Yaroslav Petrovych Mendus (born 1 January 1960; in Variazh, Lviv Oblast), is a Ukrainian politician. He currently works as Political Advisor to the Vice-President of the European Parliament.

Education

Yaroslav Mendus graduated from Lviv University in 1981, receiving a Diploma with Honours in History.  He finished at the Kyiv Institute of Political Science and Social Administration in 1988 and defended his PhD thesis in History in 1999.

Career
Yaroslav Mendus worked in the Administration of the first President of Ukraine, Leonid Kravchuk. He then worked as Advisor to Oleksandr Moroz (Chairman of the Verkhovna Rada); he was an MP in the 5th Assembly of the Verkhovna Rada; and later worked as Political Advisor to Member of the European Parliament, Marek Siwiec; then as Political Advisor to the Vice-Chair of the Committee on Foreign Affairs in the European Parliament, Ioan Mircea Pascu.

**Requirements:**
1. According to the biography, in what year did Yaroslav Mendus graduate from Lviv University?
2. Copy the part of the biography that opens with "Yaroslav Petrovych Mendus" and closes with "the European Parliament.", substituting "public official" for "politician".

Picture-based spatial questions
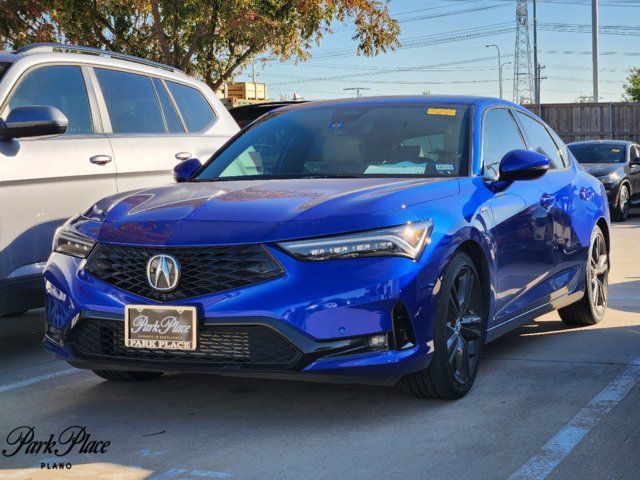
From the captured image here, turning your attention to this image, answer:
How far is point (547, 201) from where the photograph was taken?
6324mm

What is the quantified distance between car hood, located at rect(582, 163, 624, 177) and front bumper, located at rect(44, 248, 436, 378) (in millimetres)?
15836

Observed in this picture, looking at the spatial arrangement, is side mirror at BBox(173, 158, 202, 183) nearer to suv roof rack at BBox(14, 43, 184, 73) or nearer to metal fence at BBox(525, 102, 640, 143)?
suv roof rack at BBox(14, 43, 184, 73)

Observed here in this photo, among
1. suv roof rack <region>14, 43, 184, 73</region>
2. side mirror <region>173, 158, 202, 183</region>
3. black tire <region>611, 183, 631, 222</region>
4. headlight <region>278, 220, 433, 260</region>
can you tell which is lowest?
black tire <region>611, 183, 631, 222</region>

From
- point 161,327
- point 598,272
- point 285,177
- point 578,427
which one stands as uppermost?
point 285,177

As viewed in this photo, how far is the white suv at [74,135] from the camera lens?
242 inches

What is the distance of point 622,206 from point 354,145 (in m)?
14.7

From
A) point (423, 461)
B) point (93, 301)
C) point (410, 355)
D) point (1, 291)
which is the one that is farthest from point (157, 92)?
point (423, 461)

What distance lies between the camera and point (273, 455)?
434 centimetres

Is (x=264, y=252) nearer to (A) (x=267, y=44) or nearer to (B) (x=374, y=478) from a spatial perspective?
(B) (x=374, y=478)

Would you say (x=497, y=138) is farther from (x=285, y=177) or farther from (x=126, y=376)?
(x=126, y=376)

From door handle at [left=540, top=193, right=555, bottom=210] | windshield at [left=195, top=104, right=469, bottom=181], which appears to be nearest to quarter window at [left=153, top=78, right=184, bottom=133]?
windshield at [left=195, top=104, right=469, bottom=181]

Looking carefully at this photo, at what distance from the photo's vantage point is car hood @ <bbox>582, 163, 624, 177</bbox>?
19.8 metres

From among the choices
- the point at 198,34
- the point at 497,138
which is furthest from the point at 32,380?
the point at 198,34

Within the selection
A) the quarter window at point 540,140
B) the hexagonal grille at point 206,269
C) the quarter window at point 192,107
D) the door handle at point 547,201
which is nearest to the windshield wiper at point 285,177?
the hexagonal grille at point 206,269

...

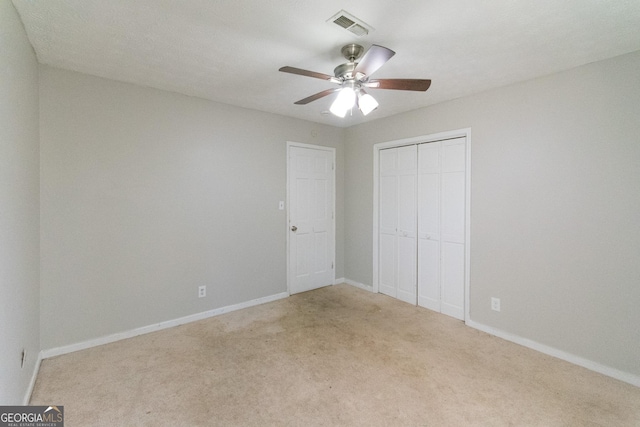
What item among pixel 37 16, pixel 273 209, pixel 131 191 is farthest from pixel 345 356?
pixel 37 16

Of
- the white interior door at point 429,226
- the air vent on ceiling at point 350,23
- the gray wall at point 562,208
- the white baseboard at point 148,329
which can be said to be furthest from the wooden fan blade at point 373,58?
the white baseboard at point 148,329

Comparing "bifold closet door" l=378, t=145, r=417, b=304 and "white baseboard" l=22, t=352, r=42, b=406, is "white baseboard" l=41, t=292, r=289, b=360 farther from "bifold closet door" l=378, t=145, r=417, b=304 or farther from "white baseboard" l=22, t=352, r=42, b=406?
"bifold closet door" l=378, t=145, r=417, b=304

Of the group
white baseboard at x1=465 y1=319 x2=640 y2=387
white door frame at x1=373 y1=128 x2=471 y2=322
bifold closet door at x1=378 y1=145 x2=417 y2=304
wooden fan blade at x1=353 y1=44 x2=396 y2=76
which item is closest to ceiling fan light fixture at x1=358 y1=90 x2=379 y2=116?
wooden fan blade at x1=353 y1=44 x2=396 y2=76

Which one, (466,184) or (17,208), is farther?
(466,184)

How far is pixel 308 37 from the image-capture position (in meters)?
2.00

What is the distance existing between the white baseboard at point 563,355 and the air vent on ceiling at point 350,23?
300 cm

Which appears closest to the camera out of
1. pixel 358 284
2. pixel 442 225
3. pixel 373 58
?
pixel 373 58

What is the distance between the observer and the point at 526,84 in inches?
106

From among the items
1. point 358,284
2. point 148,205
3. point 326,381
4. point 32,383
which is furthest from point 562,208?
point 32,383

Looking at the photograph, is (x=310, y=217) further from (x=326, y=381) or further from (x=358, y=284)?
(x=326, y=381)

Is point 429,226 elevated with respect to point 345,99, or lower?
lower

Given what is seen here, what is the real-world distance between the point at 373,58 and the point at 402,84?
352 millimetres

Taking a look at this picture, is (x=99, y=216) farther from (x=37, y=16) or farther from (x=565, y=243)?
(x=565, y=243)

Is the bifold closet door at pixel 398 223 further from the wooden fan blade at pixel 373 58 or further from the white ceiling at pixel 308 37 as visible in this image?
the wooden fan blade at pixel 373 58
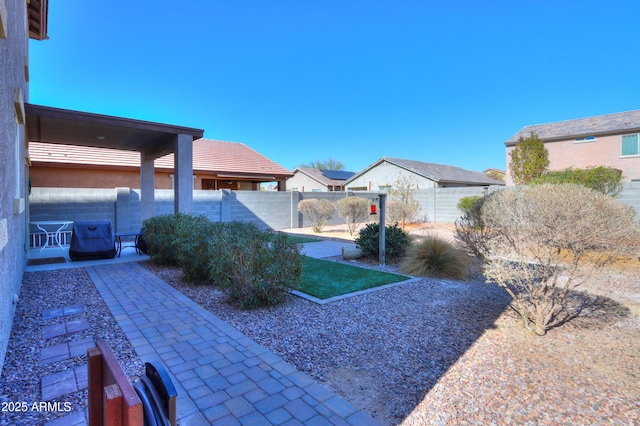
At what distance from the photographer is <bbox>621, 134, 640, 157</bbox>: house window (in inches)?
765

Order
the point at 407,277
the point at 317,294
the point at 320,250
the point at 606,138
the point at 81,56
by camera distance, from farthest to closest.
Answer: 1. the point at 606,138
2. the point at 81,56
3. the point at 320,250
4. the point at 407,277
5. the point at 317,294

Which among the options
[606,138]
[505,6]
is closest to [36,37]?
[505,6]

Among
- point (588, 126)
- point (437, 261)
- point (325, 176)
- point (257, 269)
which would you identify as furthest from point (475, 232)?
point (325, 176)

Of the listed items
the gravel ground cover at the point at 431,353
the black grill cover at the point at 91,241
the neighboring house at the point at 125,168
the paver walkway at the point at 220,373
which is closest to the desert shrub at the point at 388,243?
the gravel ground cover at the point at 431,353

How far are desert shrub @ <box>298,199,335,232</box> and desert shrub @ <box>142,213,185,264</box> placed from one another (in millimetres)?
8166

...

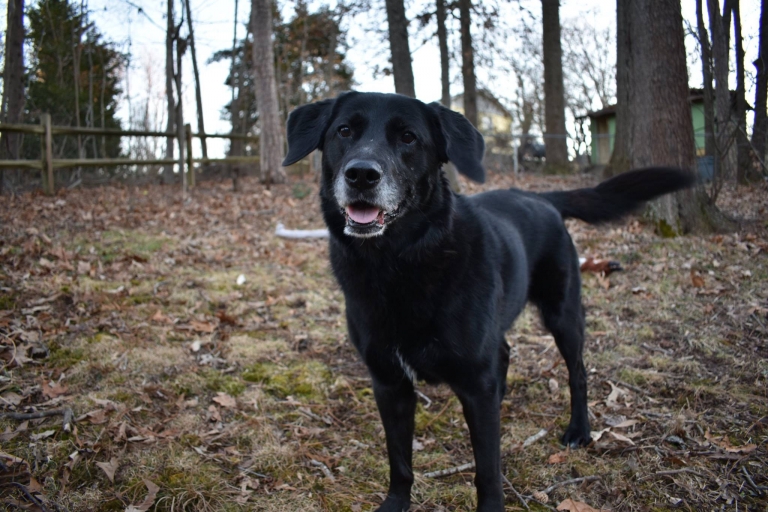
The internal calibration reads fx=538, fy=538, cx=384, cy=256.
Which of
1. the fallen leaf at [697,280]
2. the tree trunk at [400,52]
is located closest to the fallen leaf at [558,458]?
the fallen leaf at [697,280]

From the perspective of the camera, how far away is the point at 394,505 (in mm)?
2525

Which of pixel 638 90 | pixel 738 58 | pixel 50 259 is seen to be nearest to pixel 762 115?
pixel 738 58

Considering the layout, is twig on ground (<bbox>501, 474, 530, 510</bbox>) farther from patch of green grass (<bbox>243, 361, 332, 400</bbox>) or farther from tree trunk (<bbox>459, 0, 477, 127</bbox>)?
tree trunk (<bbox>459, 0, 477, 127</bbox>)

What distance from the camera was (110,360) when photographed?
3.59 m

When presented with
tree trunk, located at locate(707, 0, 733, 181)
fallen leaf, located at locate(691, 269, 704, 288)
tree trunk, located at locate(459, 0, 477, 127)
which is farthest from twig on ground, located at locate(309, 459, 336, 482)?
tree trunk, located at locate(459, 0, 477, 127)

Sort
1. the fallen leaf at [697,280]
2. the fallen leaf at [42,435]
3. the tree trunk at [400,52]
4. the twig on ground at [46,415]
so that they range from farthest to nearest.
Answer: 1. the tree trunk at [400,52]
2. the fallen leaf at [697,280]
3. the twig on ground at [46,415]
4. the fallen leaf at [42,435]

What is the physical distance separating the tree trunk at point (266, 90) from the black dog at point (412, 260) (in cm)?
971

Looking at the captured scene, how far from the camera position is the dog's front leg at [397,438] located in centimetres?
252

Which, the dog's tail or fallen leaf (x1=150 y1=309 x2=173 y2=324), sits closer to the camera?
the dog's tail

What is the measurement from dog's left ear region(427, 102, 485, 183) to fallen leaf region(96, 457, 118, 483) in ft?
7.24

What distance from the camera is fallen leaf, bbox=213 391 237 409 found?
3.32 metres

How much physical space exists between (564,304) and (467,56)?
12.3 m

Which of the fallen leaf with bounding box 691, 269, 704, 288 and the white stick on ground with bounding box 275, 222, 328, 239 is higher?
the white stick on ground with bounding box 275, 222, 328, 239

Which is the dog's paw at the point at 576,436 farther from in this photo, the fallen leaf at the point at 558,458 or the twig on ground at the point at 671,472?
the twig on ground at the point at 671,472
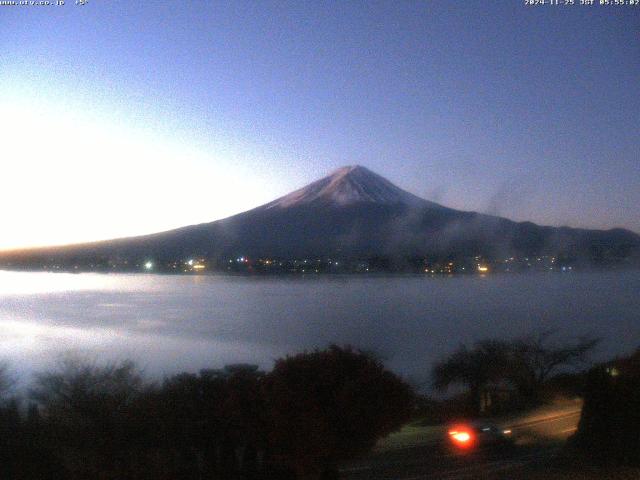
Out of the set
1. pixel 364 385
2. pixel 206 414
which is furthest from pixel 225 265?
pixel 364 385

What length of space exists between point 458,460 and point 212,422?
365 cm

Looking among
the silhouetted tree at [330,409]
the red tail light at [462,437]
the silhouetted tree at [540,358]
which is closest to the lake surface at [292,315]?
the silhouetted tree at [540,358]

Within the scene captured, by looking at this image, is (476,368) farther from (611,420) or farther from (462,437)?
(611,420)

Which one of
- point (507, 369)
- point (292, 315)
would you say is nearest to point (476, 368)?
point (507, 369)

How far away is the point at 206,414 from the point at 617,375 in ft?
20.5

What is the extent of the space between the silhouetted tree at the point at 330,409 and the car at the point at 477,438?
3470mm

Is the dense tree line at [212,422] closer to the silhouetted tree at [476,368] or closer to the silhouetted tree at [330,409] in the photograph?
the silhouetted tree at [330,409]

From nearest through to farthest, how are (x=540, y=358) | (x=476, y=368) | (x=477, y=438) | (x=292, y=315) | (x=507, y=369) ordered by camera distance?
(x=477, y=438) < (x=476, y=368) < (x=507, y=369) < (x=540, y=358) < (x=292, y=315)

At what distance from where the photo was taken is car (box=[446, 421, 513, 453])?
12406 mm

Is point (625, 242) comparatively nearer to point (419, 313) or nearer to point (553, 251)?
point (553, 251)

**Outputs by task:**
1. 1981

2.
Yaroslav Petrovych Mendus (born 1 January 1960; in Variazh, Lviv Oblast), is a Ukrainian public official. He currently works as Political Advisor to the Vice-President of the European Parliament.